Welcome to issue 21 of the Think Tank Review compiled by the EU Council Library. It references papers published in January 2015. As usual, we provide the link to the full text and a short abstract.

This month’s Review marks two years since we started this project. The TTR began as a quick tour through the websites of a handful of think tanks in EU affairs, in order to provide Council staff with a product more structured than the occasional, and often over-looked, e-mail alert from the library. It gained ground by word of mouth, encouraging us to enlarge the range of think tanks we monitor, finding valuable sources outside Brussels and networking with fellow information specialists in EU institutions and elsewhere.

To celebrate the anniversary, we look back to our virtual shelves: the Special Focus this month puts side-by-side recent publications and papers on the same subjects from early 2013. The picture that emerges, from the crisis to Euromaidan, from the Arab Spring to Brexit, is one of persistent challenges but also incremental progress, painstakingly achieved through negotiation by the EU institutions and Member States, in what some scholars now call ‘deliberative intergovernmentalism‘. The library team takes some pride in contributing to feed this process with diverse sources and ideas.

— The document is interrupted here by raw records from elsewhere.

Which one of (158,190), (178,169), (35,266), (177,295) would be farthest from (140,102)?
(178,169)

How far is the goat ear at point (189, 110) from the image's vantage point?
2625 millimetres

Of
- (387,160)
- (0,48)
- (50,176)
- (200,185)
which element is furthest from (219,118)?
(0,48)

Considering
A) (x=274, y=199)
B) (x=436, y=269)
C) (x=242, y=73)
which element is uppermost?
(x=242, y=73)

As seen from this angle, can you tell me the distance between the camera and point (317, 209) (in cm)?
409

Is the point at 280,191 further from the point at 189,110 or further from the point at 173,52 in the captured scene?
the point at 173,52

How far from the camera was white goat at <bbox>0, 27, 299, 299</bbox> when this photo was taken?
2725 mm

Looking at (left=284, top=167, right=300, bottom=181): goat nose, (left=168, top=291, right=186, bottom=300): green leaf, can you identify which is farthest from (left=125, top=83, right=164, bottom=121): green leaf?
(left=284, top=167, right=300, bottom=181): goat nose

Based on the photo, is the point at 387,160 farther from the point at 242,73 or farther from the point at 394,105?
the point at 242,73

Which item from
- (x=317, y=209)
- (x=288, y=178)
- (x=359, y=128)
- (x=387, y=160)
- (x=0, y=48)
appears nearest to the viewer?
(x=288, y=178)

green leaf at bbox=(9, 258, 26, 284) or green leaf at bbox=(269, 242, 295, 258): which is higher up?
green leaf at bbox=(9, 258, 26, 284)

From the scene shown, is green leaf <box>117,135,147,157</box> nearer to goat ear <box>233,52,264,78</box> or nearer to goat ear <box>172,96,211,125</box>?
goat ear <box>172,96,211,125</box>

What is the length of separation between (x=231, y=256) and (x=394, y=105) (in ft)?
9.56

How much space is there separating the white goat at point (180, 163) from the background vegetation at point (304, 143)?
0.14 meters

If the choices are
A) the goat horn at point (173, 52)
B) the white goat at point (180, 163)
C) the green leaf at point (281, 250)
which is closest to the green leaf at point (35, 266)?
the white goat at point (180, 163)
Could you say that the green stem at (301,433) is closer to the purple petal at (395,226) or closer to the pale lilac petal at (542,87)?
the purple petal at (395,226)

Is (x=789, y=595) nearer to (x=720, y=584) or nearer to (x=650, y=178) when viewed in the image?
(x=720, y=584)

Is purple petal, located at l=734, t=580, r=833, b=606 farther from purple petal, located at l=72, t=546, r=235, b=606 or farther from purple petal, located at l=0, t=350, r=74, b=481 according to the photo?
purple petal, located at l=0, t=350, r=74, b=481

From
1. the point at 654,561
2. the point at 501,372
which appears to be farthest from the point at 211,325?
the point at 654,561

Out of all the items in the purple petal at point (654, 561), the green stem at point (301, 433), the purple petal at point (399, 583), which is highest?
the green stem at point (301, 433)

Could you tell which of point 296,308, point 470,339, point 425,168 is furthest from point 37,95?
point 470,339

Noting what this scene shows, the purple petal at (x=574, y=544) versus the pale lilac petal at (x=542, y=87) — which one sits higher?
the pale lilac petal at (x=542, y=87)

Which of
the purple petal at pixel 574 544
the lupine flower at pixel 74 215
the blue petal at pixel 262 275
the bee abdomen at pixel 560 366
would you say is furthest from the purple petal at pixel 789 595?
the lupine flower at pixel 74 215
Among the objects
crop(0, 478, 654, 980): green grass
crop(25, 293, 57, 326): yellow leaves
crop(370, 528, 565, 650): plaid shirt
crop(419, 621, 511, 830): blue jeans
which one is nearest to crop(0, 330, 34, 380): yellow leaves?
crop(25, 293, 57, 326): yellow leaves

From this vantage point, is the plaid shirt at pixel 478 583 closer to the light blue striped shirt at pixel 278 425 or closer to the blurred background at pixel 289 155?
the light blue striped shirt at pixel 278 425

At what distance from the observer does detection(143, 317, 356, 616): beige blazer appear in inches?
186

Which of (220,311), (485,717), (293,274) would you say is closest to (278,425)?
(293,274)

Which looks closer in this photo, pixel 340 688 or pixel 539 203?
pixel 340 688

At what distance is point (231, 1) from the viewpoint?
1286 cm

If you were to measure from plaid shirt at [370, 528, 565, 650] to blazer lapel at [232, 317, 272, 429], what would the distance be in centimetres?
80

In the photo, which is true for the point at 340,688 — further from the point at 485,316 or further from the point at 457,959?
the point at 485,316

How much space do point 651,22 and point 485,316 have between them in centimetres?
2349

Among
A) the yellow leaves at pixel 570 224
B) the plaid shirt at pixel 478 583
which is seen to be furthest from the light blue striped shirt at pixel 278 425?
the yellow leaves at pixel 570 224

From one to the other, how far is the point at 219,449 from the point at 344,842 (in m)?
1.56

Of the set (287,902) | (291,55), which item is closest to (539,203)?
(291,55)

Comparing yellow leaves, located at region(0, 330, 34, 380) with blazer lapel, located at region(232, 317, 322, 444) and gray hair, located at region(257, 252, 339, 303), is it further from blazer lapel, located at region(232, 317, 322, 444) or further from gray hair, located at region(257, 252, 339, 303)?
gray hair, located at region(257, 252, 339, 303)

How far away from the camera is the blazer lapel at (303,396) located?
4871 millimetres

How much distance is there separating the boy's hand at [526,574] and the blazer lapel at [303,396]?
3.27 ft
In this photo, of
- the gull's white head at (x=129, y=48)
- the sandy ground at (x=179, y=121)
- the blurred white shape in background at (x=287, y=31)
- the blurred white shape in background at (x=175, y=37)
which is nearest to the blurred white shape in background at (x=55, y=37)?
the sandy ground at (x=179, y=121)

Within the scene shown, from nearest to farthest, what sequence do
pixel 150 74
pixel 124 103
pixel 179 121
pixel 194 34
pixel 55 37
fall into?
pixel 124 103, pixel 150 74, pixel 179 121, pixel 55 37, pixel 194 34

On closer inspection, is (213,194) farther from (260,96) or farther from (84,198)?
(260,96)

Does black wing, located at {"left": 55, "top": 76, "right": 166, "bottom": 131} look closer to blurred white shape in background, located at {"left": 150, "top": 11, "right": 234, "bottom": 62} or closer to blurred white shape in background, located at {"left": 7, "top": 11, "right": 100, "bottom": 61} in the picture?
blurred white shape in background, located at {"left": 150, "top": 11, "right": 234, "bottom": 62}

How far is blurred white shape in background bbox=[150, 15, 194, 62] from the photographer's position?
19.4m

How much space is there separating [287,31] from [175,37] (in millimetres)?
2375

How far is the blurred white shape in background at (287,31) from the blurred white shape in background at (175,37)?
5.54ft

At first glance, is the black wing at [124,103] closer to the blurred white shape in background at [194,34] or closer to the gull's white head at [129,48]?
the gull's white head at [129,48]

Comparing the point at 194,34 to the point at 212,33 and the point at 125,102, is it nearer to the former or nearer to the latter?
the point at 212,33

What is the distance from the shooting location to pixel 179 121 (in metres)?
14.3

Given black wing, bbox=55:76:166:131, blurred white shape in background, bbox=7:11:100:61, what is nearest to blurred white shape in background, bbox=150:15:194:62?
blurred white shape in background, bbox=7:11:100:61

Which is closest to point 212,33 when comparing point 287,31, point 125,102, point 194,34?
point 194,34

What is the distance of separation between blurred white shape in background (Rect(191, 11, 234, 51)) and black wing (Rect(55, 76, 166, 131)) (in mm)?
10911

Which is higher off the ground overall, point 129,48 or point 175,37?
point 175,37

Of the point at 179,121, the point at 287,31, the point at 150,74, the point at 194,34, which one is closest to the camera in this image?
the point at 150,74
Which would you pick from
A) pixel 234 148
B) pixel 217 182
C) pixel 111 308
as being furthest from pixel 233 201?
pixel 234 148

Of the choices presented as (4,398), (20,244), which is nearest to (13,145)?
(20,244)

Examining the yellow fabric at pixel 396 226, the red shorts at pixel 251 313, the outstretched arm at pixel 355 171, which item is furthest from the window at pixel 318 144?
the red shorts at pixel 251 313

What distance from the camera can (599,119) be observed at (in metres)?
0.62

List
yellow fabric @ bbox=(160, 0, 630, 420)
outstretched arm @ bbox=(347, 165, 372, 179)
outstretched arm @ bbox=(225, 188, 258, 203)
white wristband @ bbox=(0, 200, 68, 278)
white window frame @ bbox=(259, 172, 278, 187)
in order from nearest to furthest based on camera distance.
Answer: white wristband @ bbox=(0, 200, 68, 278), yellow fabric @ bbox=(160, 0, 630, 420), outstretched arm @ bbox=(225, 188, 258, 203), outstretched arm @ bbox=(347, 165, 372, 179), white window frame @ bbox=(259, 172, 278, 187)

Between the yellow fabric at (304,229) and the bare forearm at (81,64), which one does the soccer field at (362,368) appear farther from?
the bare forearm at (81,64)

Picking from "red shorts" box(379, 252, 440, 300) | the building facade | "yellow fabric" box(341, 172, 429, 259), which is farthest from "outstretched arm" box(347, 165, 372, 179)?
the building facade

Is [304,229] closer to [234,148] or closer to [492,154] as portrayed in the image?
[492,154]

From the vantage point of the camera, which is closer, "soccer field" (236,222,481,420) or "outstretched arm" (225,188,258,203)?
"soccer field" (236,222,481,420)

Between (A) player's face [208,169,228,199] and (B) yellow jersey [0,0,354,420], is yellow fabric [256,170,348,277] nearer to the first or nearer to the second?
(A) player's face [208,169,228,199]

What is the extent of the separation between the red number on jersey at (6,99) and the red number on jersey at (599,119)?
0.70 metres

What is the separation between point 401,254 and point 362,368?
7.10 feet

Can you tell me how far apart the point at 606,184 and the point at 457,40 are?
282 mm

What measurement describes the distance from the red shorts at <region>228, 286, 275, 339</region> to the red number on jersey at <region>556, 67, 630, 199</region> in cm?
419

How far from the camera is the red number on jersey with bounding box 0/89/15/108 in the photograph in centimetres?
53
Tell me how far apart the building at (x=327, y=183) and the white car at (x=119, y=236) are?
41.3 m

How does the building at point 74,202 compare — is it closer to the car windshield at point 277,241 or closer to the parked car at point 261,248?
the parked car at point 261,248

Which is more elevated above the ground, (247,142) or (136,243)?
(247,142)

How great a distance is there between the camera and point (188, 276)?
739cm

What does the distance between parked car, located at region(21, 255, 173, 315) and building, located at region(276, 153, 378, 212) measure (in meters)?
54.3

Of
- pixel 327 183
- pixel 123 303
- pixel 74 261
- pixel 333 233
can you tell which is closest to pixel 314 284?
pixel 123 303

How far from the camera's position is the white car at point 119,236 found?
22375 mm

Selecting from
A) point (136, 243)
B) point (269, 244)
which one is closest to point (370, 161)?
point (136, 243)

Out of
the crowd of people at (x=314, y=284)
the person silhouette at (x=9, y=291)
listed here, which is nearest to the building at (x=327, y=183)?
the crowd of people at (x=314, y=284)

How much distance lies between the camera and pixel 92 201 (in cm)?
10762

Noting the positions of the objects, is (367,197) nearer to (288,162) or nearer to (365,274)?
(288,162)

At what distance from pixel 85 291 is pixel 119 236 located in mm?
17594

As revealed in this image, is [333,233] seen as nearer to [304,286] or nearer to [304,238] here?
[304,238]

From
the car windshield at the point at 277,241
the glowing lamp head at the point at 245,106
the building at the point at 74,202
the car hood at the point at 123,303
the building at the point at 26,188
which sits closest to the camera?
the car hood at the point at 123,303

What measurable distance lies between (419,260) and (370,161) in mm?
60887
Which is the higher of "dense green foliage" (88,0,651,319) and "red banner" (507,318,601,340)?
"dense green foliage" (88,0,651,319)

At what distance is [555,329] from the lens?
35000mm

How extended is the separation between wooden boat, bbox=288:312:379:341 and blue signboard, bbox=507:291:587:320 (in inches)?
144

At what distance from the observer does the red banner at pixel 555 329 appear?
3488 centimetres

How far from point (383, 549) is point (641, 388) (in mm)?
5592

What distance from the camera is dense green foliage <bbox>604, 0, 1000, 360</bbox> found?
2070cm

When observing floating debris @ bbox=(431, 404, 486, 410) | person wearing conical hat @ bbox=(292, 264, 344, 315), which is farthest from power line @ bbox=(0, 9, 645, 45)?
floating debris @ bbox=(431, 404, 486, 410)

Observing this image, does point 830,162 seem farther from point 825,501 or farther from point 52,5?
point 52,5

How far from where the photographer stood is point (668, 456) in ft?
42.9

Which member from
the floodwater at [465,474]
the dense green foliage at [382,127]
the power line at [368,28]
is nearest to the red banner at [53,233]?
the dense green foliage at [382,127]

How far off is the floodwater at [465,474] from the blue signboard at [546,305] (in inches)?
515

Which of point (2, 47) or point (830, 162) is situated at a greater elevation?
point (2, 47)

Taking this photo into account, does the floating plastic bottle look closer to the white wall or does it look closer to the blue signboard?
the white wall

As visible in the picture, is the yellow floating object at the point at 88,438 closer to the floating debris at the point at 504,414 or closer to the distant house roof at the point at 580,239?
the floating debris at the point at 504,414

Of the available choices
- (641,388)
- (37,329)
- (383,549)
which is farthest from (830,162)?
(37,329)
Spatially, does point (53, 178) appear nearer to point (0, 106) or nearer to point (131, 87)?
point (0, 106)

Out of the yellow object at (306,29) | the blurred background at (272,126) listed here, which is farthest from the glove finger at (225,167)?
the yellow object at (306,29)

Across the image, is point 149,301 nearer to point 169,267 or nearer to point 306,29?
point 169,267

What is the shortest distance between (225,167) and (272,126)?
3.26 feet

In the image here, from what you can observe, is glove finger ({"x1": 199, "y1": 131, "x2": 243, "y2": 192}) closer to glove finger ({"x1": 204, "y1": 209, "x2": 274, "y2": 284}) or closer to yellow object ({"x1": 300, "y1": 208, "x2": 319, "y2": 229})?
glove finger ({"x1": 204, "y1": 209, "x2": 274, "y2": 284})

Further in this issue, as typical at this time of the year, various organizations set out global scenarios for 2015: notably the German Marshall Fund, CIDOB, ECFR, EUISS, FRIDE; but we also found a survey of expectations for 2025 held by French and German businesspeople. Publications also reflect a growing concern with terrorism and foreign fighters, migration, both internal and from outside the EU, and the habitual attention to energy policy – this of course in the run-up to the Commission’s energy union package, just published. TTIP negotiations and document disclosures continue to attract a lot of stakeholders’ attention from both sides of the debate.

As usual, we signal joint think tank events. January was marked by the Brussels Think Tank dialogue, this time under the heading ‘A New Departure for the EU”, with several background papers. Also worth mentioning, for their EU-28 scope, an endeavour at measuring institutional and socio-economic convergence, published by Institute of Economics, Zagreb, and a joint project (Open Society and others) measuring convergence through a ‘Catch-up Index’. In the Regard croisés section, a network of perspectives spanning Germany, Estonia, the UK, France, Poland, Sweden.